I think I've seen too many TV shows and movies, because when I think of having a baby, I think about the hours of labor that you and your spouse go through together... the pushing and the encouragement and the team work, and in the end the sweet bundle of joy all that toil produced.  The tears and the bonding and the accomplishment that goes with it is what I've always thought made the family unit stronger... and oddly, something I've always wanted to experience. Am I wrong in thinking this way?

And then there are still the "what ifs".  What if they're all wrong?  What if they find a cure for UC?  What if I get better like I did before... will I be okay for a pregnancy then?  What if..."

In my research, I've looked to my sister, who's strong faith has always guided her in the right direction.  Katie adopted two beautiful children and then found out that she was pregnant with her third child days after getting her second one home.  Its worked out beautifully, and they have a lovely and loving family.

I also look to people like, as cliche as it sounds, Brad Pitt and Angelina Jolie.  At least from the outside, their family is a real tribute to loving adoptive families of all shapes and sizes, and they are such an inspiration.

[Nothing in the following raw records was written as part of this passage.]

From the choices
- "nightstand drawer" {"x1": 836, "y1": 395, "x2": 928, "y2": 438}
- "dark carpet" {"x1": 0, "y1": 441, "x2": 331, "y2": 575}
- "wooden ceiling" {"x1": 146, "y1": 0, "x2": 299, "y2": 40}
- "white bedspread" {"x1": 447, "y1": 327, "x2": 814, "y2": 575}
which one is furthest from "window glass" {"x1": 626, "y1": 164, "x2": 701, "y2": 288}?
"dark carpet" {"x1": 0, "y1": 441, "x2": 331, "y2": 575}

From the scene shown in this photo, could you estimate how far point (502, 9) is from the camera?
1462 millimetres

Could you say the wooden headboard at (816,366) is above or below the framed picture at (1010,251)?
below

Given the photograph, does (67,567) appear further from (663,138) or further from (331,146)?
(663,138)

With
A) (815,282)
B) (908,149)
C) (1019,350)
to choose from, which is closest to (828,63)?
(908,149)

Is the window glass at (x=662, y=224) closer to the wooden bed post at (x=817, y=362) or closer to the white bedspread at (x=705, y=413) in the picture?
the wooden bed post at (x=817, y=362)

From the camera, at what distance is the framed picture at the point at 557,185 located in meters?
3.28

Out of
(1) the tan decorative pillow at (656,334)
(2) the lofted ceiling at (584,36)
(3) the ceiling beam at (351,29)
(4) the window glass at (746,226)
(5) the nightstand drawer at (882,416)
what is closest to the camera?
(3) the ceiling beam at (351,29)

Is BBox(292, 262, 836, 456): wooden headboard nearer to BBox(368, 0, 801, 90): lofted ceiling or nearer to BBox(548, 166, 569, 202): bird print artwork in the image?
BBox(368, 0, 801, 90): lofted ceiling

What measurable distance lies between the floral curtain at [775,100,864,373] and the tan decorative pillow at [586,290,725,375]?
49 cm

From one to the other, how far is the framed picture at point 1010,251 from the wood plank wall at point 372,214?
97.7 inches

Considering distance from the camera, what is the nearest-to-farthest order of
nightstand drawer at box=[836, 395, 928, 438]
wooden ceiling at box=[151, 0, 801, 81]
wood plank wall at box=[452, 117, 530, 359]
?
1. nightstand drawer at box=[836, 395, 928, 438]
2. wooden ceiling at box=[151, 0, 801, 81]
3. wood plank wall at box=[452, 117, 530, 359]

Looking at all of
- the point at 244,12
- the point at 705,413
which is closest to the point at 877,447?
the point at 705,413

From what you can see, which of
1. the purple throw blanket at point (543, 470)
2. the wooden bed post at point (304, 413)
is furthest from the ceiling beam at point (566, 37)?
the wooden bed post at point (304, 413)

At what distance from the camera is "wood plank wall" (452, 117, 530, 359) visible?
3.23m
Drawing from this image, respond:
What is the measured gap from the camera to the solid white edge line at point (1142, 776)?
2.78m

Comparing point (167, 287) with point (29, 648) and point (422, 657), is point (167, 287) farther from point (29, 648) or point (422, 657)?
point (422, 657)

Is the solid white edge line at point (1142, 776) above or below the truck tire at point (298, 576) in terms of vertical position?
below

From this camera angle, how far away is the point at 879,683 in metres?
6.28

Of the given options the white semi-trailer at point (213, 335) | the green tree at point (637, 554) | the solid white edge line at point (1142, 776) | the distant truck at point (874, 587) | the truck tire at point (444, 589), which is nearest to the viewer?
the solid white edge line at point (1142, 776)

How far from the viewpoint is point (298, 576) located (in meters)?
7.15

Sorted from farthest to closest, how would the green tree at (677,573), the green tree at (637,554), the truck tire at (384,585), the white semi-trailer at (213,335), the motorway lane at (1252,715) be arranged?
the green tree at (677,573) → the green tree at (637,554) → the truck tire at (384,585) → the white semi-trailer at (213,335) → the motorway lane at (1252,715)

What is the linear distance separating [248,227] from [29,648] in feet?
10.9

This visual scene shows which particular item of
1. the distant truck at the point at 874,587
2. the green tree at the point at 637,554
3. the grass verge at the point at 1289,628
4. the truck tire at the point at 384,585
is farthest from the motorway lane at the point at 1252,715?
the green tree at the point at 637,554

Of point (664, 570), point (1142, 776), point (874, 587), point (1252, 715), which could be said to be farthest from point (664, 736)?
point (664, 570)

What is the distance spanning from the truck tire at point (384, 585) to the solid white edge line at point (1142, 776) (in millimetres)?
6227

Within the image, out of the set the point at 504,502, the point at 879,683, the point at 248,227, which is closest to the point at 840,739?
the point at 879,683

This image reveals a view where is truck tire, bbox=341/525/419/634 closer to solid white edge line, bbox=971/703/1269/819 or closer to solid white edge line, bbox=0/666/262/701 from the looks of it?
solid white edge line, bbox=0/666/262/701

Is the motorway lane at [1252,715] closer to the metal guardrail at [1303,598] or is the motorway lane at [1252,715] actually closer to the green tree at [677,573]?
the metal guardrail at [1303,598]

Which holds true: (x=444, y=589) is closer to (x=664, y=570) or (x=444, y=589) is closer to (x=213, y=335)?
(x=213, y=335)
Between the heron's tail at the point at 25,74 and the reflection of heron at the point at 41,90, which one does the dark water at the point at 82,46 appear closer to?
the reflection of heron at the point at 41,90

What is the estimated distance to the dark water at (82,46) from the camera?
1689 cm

In my gestational surrogate research, I stumbled across this article in the New York Times about the writer and her husband's journey into surrogacy.  It seemed like such a beautiful, yet slightly emotionally overwhelming experience: http://www.nytimes.com/2008/11/30/magazine/30Surrogate-t.html?pagewanted=all , but isn't having children an emotionally overwhelming experience in general?

I love my husband... we have a beautiful life together and I feel so incredibly lucky to have him, but frankly, I'm also feeling disoriented at the moment.  The one thing I've always wanted to do more than anything is have my own babies... I've always felt, in many ways, being especially good with kids is what defined me.  I guess now I have to figure out how to wrap my brain around this idea of family in a new light.

Obviously, we're just barely scratching the surface of our journey on this path.  Please keep us in your thoughts.